Furthermore, we found significant heterogeneities among the studies investigating the same tumors. So far, in HNSCC, Grönroos et al. observed an inverse correlation between SUVmax and expression of HIF-1α (-0.194) [14], but in the study of Zhao et al. the correlation coefficient was 0.577 [33]. Moreover, the same work group of Kaira et al. identified different correlations between SUVmax and expression of HIF-1α in NSCLC, namely 0.71 and 0.11 [17, 23]. This finding is difficult to ascertain. The identified variations of the published correlation coefficients might be related to different ratio of tumor subtypes, or different analysis methods of HIF-1α expression. Finally, for uterine cervical cancer and thymic tumors the number of patients was small, namely 78 and 82, respectively. This fact relativizes the estimated correlation coefficients.

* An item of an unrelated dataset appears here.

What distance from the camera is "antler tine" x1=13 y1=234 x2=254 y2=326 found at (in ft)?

Also the present analysis identified some methodological problems of the acquired studies. Most of the acquired reports were retrospective or study design was not given. Furthermore, according the QUADAS criteria, most involved studies showed clinical review bias, diagnostic review bias, partial verification bias, differential verification bias, and incorporation bias.
We dont exactly know how the HIF-1a level was estimated in the studies used in our meta-analyses. High variability in the specificity of HIF-1a antibody used for visualisation of HIF-1a can independently influence the results of correlation between FDG uptake and HIF-1a expression.
In addition, all the studies included in our meta-analyses presumed that there is a direct linear relationship between GLUT-1, Hexokinase-2 and HIF-1a expression. However, this relationship is more complex and more likely to be non-linear as majority of tumor are heteroegenous. Therefore it is expected from outset that there cannot be high correlation between HIF-1a and FDG Uptake as measured by SUVmax (which in itself is dependent on several factors). It remains to be seen how absolute quantification of glucose metabolism using dynamic FDG PET correlates with HIF-1a, GLUT-1 and hexokinase.
Clearly, further prospective studies with well-defined inclusion and exclusion criteria are needed.